Post-sequencing data analysis.

The Illumina sequencer generated a Fastq file that was converted to Fasta file using a converter tool due to the ease of manipulating the Fasta file [78]. In order to process and analyze sequence reads, Perl scripts were created (https://github.com/fma3b/Barcode_Seq_Analysis) [94]. Two raw-count files for HIP-HOP profiles were imported into excel sheet (Microsoft Corporation, US) to normalize the absolute counts and calculate fitness scores, Z-scores, P-values, and FDR values following calculations previously reported [84]. The raw sequence reads were deposited in Sequence Read Archive (SRA) under project number PRJNA491750. Enrichment analysis of KEGG pathway and gene ontology (GO) analysis was conducted using hypergeometric testing through ClueGo software to find the significantly enriched KEGG/GO terms using GO categories in the Saccharomyces cerevisiae-S288C as a background.
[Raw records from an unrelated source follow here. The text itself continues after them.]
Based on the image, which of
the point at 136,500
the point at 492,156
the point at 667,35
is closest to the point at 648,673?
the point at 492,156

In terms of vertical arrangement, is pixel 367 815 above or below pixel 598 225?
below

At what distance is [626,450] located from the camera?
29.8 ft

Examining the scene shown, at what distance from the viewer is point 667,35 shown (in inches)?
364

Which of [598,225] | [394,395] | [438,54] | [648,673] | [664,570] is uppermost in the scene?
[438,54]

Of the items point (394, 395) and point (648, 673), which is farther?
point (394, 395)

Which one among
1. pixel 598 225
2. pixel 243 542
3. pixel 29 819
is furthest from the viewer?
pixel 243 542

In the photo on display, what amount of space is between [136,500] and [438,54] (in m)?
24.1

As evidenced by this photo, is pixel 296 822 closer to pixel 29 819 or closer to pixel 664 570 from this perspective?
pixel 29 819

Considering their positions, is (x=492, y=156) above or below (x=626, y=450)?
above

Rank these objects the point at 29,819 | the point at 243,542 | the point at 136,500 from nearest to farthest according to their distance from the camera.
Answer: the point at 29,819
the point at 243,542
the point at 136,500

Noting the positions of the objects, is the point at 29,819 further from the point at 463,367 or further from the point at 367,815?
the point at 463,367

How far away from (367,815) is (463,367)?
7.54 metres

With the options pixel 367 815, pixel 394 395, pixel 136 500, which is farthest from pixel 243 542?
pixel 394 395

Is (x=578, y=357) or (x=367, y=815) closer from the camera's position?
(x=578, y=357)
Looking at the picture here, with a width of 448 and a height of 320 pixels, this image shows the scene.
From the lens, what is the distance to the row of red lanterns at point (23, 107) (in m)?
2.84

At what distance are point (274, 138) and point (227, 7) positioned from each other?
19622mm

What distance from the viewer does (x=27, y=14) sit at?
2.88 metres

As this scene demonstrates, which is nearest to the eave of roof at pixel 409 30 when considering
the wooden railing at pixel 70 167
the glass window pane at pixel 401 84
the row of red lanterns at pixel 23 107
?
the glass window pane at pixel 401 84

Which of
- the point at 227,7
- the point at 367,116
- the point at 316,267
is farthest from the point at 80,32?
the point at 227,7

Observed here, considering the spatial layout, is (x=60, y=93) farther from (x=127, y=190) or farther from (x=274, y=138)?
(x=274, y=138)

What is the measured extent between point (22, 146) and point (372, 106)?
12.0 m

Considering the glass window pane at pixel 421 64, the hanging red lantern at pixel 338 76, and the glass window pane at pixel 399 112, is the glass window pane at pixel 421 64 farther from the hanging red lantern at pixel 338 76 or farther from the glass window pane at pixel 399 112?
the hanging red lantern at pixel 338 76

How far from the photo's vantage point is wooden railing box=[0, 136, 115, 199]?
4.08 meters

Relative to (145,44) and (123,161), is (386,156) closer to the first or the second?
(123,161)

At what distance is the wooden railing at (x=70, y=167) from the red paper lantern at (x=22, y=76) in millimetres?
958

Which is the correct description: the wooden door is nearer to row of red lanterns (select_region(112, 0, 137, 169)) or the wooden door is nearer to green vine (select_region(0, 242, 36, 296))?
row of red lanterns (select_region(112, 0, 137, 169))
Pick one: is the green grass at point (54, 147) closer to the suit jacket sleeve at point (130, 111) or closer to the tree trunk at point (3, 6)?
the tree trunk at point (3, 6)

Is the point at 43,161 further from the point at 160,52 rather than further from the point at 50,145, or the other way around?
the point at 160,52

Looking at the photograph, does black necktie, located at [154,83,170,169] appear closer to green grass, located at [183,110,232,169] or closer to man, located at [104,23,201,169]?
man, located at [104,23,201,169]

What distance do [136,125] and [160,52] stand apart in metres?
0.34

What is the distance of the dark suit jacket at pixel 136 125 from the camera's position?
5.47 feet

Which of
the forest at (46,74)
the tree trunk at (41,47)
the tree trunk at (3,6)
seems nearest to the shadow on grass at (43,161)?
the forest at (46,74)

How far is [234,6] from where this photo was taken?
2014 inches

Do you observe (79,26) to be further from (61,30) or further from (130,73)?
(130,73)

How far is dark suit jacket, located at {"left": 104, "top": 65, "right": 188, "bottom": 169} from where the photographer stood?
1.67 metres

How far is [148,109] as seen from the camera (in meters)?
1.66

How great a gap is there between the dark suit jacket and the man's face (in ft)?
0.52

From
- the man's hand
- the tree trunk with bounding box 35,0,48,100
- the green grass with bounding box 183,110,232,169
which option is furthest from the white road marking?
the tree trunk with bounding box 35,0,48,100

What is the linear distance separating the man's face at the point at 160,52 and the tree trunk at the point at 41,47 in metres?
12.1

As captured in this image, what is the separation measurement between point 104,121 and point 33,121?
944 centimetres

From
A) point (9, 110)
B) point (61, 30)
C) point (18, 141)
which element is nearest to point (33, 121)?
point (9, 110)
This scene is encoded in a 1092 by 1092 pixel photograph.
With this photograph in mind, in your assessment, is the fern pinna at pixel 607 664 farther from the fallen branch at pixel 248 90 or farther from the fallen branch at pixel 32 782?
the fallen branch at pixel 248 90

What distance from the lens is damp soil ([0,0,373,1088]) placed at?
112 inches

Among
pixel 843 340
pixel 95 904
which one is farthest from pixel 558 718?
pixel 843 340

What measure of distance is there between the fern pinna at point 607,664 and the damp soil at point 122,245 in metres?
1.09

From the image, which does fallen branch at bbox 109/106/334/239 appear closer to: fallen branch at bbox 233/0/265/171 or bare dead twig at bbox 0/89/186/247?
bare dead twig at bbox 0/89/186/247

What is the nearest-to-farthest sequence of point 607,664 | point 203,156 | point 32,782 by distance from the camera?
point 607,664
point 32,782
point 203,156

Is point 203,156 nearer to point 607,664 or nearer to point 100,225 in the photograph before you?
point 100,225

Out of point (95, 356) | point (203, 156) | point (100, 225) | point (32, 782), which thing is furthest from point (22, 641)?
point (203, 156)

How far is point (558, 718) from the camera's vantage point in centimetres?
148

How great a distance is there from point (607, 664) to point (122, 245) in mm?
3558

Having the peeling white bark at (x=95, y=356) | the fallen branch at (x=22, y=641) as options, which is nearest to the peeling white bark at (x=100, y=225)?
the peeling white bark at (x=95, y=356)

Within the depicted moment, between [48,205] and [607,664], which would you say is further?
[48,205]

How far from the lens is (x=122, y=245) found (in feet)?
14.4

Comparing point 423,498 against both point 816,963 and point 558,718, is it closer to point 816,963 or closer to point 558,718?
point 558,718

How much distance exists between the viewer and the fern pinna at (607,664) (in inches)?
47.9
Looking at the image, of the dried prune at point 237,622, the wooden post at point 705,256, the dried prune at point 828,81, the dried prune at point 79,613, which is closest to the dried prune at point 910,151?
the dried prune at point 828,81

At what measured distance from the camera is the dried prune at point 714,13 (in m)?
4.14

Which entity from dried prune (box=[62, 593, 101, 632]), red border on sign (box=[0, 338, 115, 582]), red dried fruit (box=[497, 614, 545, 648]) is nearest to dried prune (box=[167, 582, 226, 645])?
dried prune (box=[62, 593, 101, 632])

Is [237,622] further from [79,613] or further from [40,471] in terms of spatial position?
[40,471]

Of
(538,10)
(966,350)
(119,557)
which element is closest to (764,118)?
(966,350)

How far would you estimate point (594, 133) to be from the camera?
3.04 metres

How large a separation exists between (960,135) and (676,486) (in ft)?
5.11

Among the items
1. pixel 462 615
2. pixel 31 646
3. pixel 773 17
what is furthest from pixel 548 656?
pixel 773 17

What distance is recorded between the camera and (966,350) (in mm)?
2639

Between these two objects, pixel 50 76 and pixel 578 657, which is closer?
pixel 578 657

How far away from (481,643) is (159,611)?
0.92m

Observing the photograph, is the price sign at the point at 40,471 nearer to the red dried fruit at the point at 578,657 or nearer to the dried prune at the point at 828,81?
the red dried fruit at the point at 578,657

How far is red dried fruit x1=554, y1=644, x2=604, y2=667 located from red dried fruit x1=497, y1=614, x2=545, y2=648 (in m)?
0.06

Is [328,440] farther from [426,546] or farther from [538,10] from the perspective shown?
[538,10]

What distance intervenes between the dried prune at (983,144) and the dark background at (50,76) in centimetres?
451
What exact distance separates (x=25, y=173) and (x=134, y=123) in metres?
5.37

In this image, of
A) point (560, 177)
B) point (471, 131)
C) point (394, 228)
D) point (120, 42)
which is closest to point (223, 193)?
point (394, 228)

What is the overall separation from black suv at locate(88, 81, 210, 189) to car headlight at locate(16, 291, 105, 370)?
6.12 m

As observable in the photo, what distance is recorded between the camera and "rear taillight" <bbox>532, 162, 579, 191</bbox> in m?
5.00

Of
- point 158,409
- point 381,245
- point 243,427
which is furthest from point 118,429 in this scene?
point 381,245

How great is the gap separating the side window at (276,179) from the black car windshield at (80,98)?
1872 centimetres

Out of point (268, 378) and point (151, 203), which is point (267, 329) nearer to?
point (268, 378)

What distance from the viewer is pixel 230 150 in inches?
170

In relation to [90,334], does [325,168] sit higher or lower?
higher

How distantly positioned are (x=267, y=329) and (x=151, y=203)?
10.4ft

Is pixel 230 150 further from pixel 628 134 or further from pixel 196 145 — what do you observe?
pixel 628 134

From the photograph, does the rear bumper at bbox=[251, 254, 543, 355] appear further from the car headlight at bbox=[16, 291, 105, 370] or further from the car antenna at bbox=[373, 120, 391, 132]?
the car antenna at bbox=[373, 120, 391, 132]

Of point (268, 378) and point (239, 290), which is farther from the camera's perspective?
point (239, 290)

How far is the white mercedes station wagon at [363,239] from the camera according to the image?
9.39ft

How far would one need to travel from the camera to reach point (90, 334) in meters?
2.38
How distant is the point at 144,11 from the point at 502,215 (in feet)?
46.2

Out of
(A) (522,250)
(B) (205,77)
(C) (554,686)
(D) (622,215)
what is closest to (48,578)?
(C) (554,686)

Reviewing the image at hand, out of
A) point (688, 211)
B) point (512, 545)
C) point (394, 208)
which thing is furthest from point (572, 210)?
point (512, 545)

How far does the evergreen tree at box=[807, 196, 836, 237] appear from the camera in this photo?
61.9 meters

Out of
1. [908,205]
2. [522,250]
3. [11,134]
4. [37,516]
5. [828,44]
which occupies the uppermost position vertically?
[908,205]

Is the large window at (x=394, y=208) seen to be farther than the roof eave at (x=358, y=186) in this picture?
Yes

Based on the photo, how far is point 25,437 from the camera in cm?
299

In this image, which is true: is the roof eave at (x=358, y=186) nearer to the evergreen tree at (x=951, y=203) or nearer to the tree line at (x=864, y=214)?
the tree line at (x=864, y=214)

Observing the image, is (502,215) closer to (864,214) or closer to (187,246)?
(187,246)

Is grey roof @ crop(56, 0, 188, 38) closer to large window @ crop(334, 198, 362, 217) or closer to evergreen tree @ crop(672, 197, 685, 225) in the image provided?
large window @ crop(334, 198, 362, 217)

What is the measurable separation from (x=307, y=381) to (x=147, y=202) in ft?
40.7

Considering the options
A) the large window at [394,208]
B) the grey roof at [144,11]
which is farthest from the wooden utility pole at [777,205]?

To visualize the interactive annotation network between significant genes, ClueGO and CluePedia apps [29, 31] along with Cytoscape (Cytoscape Consortium, USA) were used.

Flow cytometry

C. albicans SC5314 cells were grown at 30°C until reaching exponential phase, diluted to ~1.2–3×106 CFU/mL, and treated with SH1009 at the IC50 concentration followed by incubation for an additional 3 h. After harvesting by centrifugation, supernatants were discarded and pellets were washed with PBS and then fixed with cold 70% ethanol at -20°C for 2 h. Fixed cells were washed in PBS and resuspended in 500 uL of PBS containing 20 μg/mL RNase and incubated at 37°C for 2 h. 200 μL of PBS containing 20 μg/mL propidium iodide (PI) were added to the treated cells. Using the Millipore Guava flow cytometer, 5000 events were counted, and the fluorescent intensity of PI measured. After acquiring the data using Guava PCA-96 software, the data was gated to exclude debris or aggregates. Experiments were performed in triplicate using cytochalasin D, which has been reported to arrest the cell cycle [35], as a positive control.

Confocal microscopy

C. albicans SC5314 cells were grown at 35°C until reaching exponential phase, then diluted to ~ 1.2–3×106 CFU/mL. Aurone SH1009 was added at the IC50 concentration and cells were incubated for 3 h. Cells were fixed by addition of 4% paraformaldehyde and subsequently incubated for 2 h at room temperature. After pelleting and washing the cells with PBS, cells were incubated with 1% Triton-X100 for 1 h at room temperature. Rhodamine Phalloidin (RP) was added to the cells followed by incubation in the dark at 4°C for 1 h. After two PBS washes, cells were imaged using confocal microscopy (Zeiss, Thornwood, NJ, USA) at 60x magnification. Cells was assessed for actin distribution by considering that the actin is depolarized if more than five patches were observed in the mother cell [95]. Approximately 100 cells were counted per experiment in triplicate experiments. The S. cerevisiae CDC42Δ mutant was used as a positive control.

RT-qPCR

After growing C. albicans SC5314 cells at 30°C in YPD broth until reaching exponential phase, the culture was treated with aurone SH1009 at the IC50 concentration followed by incubation for additional 1.5, 3, and 6 h. After harvesting the cells by centrifugation, the RNA was extracted according to the instructions of the Maxwell 16 LEV Plant RNA Kit. Total RNA from treated and untreated samples were normalized to 1 μg. cDNA was constructed by following the manufacturer protocol of SuperScript IV First-Strand Synthesis System kit (ThermoFisher, Waltham, MA, USA) using 10 ng of RNA. The RT-qPCR was preformed using 2× iQ SYBR green supermix (Bio-Rad, Hercules, CA, USA) under the recommended cycle conditions. All reactions were performed in triplicate using listed primer pairs (S6 Table). Transcript levels were normalized to the expression level of the housekeeping gene GAPDH and compared to the untreated sample using ΔΔCT method [96].

Supporting information

S2 Table. Haploinsufficiency data analysis.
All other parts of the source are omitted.